Byrd v. Rush

ORDER

Pro se Michigan prisoner Dale Byrd appeals a district court judgment that dismissed his 42 U.S.C. § 1983 suit, without prejudice, for failure to exhaust administrative remedies. This case has been referred to a panel of the court pursuant to Rule 34(j)(l), Rules of the Sixth Circuit. Upon examination, this panel unanimously agrees that oral argument is not needed. Fed. R.App. P. 34(a).

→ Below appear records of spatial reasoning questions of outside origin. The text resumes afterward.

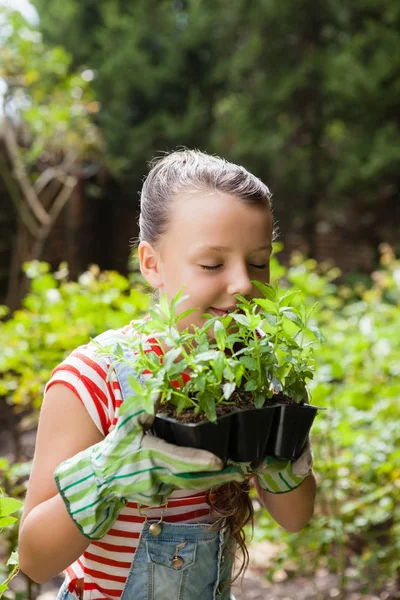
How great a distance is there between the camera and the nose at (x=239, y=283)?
110 centimetres

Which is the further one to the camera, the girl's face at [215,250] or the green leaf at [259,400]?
the girl's face at [215,250]

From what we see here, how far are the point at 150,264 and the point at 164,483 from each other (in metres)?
0.43

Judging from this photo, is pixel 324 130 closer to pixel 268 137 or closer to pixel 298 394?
pixel 268 137

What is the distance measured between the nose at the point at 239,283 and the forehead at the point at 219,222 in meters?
0.04

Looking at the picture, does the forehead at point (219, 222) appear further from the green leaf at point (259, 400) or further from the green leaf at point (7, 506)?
the green leaf at point (7, 506)

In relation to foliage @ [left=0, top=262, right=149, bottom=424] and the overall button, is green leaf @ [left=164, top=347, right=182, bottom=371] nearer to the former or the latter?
the overall button

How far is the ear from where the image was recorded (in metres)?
1.22

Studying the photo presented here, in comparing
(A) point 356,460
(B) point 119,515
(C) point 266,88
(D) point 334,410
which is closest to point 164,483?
(B) point 119,515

Seeking injunctive and monetary relief, Byrd sued Walter Rush, a sergeant at Ionia Maximum Correctional Facility (“IGF”), and (unknown) Watkins, a corrections officer at that facility. Byrd claimed that on April 9, 2001, at the direction of defendant Rush, defendant Watkins removed from Byrd’s cell 19 pornographic magazines that Byrd alleged he lawfully possessed. He complained that the removal was conducted in violation of prison policies and that the magazines were unlawfully destroyed by defendant Rush. In addition, Byrd alleged that on April 29, 2001, defendant Rush refused Byrd the right to a shower. Byrd alleged that both of the actions were taken in retaliation for Byrd’s prior grievances against defendant Rush.

The district court dismissed the suit, noting that — although Byrd had exhausted his retaliation claim arising out of the April 29, 2001, incident — Byrd had not exhausted his administrative remedies regarding his claim of retaliation arising from the April 9, 2001, incident. Reconsideration was also denied. This appeal followed.

We review de novo the district court’s dismissal of a civil rights action for failure to exhaust administrative remedies. Curry v. Scott, 249 F.3d 493, 503 (6th Cir. 2001).

Upon review, we conclude that the district court properly dismissed the complaint without prejudice for lack of exhaustion. The Prison Litigation Reform Act of 1995 requires a prisoner to exhaust all available administrative remedies before filing federal lawsuits challenging prison conditions, even if the prisoner is seeking monetary damages. 42 U.S.C. § 1997e(a); Booth v. Chumer, 532 U.S. 731, 740-41, 121 S.Ct. 1819, 149 L.Ed.2d 958 (2001); Wyatt v. Leonard, 193 F.3d 876, 877 (6th Cir.1999); Wright v. Morris, 111 F.3d 414, 417 (6th Cir.1997). “Prison conditions” or “conditions of confinement” includes retaliation claims. Porter v. Nussle, 534 U.S. 516, 531, 122 S.Ct. 983, 152 L.Ed.2d 12 (2002).

The prisoner must allege and demonstrate that he has exhausted all available administrative remedies and should attach the decision containing the administrative disposition of his grievance to the complaint, or in the absence of written documentation, describe with specificity the administrative proceeding and its outcome. Knuckles El v. Toombs, 215 F.3d 640, 642 (6th Cir.2000); Wyatt, 193 F.3d at 878; Brown v. Toombs, 139 F.3d 1102, 1104 (6th Cir.1998). “When a prisoner fails to exhaust his administrative remedies before filing a civil rights complaint in federal *688court, or only partially exhausts administrative remedies, dismissal of the complaint is appropriate.” Mack v. DeWitt, 40 Fed.Appx. 36, 37 (6th Cir.2002) (unpublished table decision). In the present ease, the record shows that Byrd did not exhaust his administrative remedies with regard to his retaliation claim arising from the April 9, 2001, incident. The district court therefore properly dismissed his suit. The remaining arguments on appeal are without merit.

Accordingly, the district court’s judgment should be affirmed. Rule 34(j)(2)(C), Rules of the Sixth Circuit.